TASK INSTRUCTIONS
Please return each record exactly, leaving nothing out.

DATA

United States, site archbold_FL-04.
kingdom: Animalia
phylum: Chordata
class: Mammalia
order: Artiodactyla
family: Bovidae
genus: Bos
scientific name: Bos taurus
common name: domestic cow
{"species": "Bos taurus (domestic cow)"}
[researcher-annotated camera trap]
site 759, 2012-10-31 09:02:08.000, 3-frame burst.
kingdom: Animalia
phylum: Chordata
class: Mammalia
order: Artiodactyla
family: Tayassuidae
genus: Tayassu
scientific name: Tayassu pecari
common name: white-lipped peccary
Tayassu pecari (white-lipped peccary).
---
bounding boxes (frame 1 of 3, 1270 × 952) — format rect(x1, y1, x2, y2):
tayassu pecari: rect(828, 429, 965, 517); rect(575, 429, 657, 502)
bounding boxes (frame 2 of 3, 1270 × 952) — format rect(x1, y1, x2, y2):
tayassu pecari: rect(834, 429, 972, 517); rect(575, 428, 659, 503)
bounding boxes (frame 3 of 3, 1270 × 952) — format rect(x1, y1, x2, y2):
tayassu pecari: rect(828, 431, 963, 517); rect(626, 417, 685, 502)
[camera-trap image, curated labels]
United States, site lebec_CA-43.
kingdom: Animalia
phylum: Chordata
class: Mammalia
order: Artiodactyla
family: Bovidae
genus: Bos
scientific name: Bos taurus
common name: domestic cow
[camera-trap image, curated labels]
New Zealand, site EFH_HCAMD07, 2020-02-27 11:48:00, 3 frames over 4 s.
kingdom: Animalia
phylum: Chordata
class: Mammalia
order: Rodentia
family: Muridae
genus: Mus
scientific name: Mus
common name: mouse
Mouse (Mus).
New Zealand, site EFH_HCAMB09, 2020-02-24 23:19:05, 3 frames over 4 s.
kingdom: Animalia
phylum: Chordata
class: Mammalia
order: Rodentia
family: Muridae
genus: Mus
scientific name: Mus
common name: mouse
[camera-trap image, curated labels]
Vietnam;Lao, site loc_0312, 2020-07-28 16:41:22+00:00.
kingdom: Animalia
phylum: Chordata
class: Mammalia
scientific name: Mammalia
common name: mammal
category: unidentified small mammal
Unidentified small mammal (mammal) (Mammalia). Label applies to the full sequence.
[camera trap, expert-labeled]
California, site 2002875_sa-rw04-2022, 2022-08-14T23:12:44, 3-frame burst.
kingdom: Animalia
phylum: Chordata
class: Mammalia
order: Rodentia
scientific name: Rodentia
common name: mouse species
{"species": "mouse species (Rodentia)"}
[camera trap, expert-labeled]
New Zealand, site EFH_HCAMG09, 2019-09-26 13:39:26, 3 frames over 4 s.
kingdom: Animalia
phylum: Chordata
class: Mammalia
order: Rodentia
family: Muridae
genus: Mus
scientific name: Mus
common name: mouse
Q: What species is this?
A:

ANSWER FOR THIS EXERCISE
United States, site archbold_FL-04.
kingdom: Animalia
phylum: Chordata
class: Mammalia
order: Artiodactyla
family: Bovidae
genus: Bos
scientific name: Bos taurus
common name: domestic cow
{"species": "Bos taurus (domestic cow)"}
[researcher-annotated camera trap]
site 759, 2012-10-31 09:02:08.000, 3-frame burst.
kingdom: Animalia
phylum: Chordata
class: Mammalia
order: Artiodactyla
family: Tayassuidae
genus: Tayassu
scientific name: Tayassu pecari
common name: white-lipped peccary
Tayassu pecari (white-lipped peccary).
---
bounding boxes (frame 1 of 3, 1270 × 952) — format rect(x1, y1, x2, y2):
tayassu pecari: rect(828, 429, 965, 517); rect(575, 429, 657, 502)
bounding boxes (frame 2 of 3, 1270 × 952) — format rect(x1, y1, x2, y2):
tayassu pecari: rect(834, 429, 972, 517); rect(575, 428, 659, 503)
bounding boxes (frame 3 of 3, 1270 × 952) — format rect(x1, y1, x2, y2):
tayassu pecari: rect(828, 431, 963, 517); rect(626, 417, 685, 502)
[camera-trap image, curated labels]
United States, site lebec_CA-43.
kingdom: Animalia
phylum: Chordata
class: Mammalia
order: Artiodactyla
family: Bovidae
genus: Bos
scientific name: Bos taurus
common name: domestic cow
[camera-trap image, curated labels]
New Zealand, site EFH_HCAMD07, 2020-02-27 11:48:00, 3 frames over 4 s.
kingdom: Animalia
phylum: Chordata
class: Mammalia
order: Rodentia
family: Muridae
genus: Mus
scientific name: Mus
common name: mouse
Mouse (Mus).
New Zealand, site EFH_HCAMB09, 2020-02-24 23:19:05, 3 frames over 4 s.
kingdom: Animalia
phylum: Chordata
class: Mammalia
order: Rodentia
family: Muridae
genus: Mus
scientific name: Mus
common name: mouse
[camera-trap image, curated labels]
Vietnam;Lao, site loc_0312, 2020-07-28 16:41:22+00:00.
kingdom: Animalia
phylum: Chordata
class: Mammalia
scientific name: Mammalia
common name: mammal
category: unidentified small mammal
Unidentified small mammal (mammal) (Mammalia). Label applies to the full sequence.
[camera trap, expert-labeled]
California, site 2002875_sa-rw04-2022, 2022-08-14T23:12:44, 3-frame burst.
kingdom: Animalia
phylum: Chordata
class: Mammalia
order: Rodentia
scientific name: Rodentia
common name: mouse species
{"species": "mouse species (Rodentia)"}
[camera trap, expert-labeled]
New Zealand, site EFH_HCAMG09, 2019-09-26 13:39:26, 3 frames over 4 s.
kingdom: Animalia
phylum: Chordata
class: Mammalia
order: Rodentia
family: Muridae
genus: Mus
scientific name: Mus
common name: mouse
Q: What species is this?
A:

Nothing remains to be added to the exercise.